Tutorial: Choropleth map in CartoDB using QGIS

The 2.0 version of the Fusion Tables challenger CartoDB was released last week. This is great news for all those of you that, for one reason or another, want to break free of Google Maps. CartoDB lets you geocode and plot addresses and other geographical points on Open Street Map tiles,  just like Fusion Tables does in Google Maps. With a little help from Quantum GIS you will also be able to make beautiful choropleth maps.

In this tutorial I will walk you through this process. It will hopefully be a good intro to QGIS and geospatial data if you are new to these concepts.

Step 1: Getting the geo data

I’m going to map unemployment data in Swedish muncipalities. So I obviously need a municipality map of Sweden.

Maps come in different formats. For this purpose a basic vector map (in svg format for example) is not robust enough. We need a .shp-, .geojson- or .kml-file. The difference between those formats and svg is that they define data points in geographical coordinates, whereas the svg is defined in pixels. Fortunately the Statistics Bureu of Sweden is generous enough to provide shape-maps of the municipalities.


Now go to QGIS (I think you need to be at version 1.7 to be able to follow this tutorial) and import the downloaded map (Layer >Add vector layer or Ctrl+Shift+V). Sweden_municipality07.shp is the file you want to select. Set the encoding to ISO-8859-1 to get all the Swedish charachters right.



Step 2: Appending data

I got some basic unemployment data from SCB and changed the municipality names to official ids. Here is the whole set.

To join the unemployment data with the map we need to have a column that we can use as a key. A way to patch the two datasets together. In QGIS, right-click the map layer and choose Open Attribute Table to see the embedded metadata.

attribute table

As you kan see the map contains both names and ids for all the municipalities. We’ll use these ids as our key.

Go back to your Google spreadsheet and save it dataset as a csv-file (File > Download as) and import it in QGIS (again: Layer >Add vector layer or Ctrl+Shift+V).


You will now see a new layer in the left-hand panel.


Confirm that the data looks okay my right-clicking the unemployment layer and selecting attribute table.

attribute table2

To join the two datasets right-click the map layer and choose Properties. Open the tab Joins.


Make sure that you select kommunid and KNKOD (the key columns). To make sure that the merge was successful open the attribute table of the map layer.

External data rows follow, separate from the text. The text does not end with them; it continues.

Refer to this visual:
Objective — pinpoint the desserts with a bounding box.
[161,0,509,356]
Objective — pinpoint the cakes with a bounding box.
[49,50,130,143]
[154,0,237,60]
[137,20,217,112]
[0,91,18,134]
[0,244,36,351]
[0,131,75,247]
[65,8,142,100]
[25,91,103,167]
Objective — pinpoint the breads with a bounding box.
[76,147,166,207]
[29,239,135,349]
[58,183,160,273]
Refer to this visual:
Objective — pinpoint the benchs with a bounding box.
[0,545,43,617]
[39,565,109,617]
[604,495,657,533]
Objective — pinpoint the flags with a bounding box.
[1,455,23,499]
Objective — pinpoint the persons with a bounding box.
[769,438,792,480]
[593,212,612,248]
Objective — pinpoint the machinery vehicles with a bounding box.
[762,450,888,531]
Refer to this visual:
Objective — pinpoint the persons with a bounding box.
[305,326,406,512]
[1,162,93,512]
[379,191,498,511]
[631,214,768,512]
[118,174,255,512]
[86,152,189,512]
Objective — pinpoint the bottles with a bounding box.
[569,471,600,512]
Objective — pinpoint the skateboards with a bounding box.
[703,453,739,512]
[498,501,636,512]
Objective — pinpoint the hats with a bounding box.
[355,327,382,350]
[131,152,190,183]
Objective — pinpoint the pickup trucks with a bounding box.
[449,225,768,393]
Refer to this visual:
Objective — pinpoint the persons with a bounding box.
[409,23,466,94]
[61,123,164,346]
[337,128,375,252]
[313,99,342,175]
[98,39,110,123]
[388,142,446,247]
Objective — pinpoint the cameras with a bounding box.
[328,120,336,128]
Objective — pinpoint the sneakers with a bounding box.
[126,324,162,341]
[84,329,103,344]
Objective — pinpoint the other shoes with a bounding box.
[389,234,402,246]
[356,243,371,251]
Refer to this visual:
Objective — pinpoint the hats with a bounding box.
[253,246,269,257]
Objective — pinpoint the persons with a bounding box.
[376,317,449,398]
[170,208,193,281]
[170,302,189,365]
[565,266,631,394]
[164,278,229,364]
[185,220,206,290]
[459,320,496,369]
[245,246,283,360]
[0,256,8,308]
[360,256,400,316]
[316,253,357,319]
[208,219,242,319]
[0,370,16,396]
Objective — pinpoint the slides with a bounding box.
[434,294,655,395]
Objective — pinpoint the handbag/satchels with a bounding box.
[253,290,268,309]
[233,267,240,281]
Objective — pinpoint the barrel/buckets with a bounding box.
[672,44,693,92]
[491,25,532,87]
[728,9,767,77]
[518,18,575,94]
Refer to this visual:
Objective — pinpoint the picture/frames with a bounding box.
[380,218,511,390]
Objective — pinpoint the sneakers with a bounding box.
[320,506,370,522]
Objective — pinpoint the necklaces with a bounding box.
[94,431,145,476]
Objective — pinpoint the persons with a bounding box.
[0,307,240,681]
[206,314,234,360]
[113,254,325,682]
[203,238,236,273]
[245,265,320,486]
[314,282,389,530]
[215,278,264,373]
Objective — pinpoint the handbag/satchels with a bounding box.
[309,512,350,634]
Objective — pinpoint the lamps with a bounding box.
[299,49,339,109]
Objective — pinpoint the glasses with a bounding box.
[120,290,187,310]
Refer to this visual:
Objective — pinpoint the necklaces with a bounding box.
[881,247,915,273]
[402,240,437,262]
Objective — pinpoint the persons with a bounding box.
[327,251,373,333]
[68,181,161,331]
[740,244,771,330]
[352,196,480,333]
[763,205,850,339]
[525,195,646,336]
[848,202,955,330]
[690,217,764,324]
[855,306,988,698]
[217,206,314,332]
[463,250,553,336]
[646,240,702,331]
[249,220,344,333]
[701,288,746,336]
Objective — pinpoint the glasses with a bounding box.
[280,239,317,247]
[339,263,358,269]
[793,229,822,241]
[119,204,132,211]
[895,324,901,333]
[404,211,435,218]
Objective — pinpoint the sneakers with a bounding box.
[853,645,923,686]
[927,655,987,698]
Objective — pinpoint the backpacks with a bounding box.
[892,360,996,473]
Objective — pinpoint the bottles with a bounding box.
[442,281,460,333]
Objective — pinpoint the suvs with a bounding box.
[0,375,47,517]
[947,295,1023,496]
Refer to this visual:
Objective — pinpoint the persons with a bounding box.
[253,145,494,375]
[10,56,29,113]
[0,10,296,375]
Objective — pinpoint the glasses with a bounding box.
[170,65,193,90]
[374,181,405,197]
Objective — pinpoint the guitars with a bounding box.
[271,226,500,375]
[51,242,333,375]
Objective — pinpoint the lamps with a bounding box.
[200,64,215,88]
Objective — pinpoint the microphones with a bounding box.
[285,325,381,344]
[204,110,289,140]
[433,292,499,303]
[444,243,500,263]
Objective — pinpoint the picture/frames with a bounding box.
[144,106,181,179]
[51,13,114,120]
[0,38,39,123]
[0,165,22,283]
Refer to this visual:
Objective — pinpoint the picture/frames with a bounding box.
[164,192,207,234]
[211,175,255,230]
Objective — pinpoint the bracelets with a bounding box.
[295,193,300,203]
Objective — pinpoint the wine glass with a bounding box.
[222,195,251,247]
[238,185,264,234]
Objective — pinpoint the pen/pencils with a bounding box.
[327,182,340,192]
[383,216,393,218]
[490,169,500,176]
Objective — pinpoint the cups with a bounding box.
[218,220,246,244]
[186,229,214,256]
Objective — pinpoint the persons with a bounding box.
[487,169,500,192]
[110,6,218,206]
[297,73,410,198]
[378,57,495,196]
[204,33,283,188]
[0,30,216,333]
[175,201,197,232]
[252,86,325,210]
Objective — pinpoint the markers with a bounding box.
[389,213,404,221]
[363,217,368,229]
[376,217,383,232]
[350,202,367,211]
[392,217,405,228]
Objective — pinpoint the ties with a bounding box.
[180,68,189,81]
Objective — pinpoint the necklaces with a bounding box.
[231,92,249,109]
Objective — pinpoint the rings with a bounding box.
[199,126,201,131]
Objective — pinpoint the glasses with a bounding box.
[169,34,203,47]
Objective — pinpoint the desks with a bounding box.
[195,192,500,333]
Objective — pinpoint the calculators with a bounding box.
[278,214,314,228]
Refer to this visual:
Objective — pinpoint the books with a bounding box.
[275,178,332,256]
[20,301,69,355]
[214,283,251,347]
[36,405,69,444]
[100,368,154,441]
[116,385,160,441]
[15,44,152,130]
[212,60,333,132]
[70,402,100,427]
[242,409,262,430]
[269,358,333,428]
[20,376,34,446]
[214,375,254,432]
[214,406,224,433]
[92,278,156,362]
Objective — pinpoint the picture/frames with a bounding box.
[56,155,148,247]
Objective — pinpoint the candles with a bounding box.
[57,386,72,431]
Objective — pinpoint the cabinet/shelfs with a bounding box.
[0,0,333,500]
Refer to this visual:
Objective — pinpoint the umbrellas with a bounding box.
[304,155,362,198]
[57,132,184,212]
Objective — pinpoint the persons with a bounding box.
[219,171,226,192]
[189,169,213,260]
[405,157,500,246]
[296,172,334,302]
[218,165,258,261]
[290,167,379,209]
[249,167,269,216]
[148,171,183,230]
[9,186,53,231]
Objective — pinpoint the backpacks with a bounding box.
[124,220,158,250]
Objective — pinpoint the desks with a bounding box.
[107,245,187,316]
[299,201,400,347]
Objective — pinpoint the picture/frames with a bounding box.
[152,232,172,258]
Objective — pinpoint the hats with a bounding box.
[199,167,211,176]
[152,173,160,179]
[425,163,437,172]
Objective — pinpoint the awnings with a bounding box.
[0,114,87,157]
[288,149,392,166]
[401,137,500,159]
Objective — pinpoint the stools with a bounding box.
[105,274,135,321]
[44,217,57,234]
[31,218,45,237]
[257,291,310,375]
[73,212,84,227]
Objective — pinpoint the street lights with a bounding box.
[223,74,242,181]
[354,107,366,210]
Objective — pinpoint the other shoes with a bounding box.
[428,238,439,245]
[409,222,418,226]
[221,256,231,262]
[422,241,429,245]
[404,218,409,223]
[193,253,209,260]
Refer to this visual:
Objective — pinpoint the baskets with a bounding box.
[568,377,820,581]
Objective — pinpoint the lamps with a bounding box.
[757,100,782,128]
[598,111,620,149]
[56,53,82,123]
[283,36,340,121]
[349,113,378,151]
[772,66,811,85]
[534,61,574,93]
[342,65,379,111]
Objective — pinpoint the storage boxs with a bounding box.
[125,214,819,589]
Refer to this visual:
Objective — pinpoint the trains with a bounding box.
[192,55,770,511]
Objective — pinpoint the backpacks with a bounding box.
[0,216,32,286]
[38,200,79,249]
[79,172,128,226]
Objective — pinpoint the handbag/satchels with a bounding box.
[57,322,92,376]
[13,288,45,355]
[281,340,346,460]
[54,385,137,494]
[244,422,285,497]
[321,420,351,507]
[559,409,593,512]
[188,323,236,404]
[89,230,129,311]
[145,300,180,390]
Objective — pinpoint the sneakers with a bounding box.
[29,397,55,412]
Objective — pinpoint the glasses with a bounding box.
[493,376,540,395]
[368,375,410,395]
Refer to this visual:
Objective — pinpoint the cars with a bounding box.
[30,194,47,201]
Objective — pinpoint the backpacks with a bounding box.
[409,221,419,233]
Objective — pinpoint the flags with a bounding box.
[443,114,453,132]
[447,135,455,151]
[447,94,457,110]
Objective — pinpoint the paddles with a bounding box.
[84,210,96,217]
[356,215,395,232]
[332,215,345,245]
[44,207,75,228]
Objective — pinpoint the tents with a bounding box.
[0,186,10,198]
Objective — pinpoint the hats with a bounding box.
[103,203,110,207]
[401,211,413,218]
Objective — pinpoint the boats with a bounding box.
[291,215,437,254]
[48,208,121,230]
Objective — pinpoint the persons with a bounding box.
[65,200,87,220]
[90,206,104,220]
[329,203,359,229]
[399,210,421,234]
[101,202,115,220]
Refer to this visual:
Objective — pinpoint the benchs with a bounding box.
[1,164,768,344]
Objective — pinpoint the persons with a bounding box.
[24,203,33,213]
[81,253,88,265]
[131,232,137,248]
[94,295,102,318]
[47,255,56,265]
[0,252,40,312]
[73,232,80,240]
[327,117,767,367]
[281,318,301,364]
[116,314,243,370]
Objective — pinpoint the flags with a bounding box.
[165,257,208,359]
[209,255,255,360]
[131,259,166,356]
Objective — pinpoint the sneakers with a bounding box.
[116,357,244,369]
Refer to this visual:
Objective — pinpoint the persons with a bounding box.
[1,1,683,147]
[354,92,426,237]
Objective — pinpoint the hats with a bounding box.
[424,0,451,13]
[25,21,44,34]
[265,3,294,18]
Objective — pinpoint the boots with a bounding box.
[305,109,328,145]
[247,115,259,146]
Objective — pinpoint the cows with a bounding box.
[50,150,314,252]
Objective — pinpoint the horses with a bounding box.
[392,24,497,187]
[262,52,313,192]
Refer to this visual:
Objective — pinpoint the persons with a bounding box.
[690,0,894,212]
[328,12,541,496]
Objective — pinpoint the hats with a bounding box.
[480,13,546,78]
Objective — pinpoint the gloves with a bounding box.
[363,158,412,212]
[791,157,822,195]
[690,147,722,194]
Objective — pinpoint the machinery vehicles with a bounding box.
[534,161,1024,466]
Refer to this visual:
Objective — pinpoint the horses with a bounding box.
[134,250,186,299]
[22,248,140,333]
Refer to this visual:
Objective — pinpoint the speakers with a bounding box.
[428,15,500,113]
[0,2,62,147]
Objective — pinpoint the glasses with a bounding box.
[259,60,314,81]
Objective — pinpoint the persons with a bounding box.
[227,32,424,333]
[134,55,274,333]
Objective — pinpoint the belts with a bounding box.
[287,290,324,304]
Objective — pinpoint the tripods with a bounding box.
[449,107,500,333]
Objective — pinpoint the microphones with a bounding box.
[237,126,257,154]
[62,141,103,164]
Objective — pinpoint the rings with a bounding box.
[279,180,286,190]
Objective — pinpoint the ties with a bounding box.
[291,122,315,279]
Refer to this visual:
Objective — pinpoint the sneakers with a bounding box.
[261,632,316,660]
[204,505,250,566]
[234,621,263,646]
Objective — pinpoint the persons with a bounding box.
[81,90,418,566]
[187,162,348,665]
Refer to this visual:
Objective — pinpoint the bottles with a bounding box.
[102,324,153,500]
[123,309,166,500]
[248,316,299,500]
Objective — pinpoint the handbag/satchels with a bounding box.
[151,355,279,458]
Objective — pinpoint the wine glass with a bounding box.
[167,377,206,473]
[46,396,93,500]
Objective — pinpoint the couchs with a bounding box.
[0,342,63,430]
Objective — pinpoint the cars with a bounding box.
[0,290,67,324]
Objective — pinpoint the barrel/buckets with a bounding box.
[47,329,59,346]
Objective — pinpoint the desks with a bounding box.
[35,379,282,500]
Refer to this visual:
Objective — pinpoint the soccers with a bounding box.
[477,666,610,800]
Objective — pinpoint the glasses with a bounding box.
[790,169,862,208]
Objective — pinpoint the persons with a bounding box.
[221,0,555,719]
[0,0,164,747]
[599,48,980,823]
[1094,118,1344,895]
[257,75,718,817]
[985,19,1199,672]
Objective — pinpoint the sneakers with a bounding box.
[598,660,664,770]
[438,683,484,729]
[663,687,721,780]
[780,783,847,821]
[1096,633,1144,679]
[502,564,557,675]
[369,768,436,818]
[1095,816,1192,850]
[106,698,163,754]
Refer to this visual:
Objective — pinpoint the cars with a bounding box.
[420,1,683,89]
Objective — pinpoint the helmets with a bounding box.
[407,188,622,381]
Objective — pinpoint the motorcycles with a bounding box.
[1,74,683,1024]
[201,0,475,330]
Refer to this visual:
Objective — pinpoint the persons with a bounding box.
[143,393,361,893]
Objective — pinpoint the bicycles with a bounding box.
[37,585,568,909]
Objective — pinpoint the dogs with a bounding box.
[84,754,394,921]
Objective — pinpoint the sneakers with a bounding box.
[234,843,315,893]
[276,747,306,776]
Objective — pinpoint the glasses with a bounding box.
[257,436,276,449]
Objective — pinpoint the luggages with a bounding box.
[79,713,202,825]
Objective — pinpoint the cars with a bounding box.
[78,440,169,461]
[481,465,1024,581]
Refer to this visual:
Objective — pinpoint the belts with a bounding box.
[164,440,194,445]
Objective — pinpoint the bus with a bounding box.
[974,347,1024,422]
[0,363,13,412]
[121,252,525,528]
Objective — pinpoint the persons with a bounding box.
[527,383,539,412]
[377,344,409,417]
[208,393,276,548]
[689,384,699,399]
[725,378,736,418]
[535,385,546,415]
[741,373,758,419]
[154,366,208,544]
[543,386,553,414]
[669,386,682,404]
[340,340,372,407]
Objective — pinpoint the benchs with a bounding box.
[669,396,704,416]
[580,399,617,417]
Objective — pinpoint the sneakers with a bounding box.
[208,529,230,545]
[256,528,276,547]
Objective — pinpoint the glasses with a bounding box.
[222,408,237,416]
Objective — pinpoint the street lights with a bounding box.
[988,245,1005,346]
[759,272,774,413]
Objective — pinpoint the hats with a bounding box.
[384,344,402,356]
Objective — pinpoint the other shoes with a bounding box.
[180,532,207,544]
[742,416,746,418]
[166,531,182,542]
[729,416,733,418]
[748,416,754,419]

join completeAs you can see a column with the unemployment data has now been added.The map now contains all the information we need and we are ready to export it. Select the map layer and click Layer > Save as.


Two important things to note here. Choose GeoJSON as your format and make sure you set the coordinate system to WGS 84. That is the global standard used on Open Street Map and Google Maps. On this map the coordinates are defined in the Swedish RT90 format, which you can see in the statusbar if you hover the map.


Step 3: Making the actual map

Congratulations you’ve now completed all the difficult parts. From here on it’s a walk in the park.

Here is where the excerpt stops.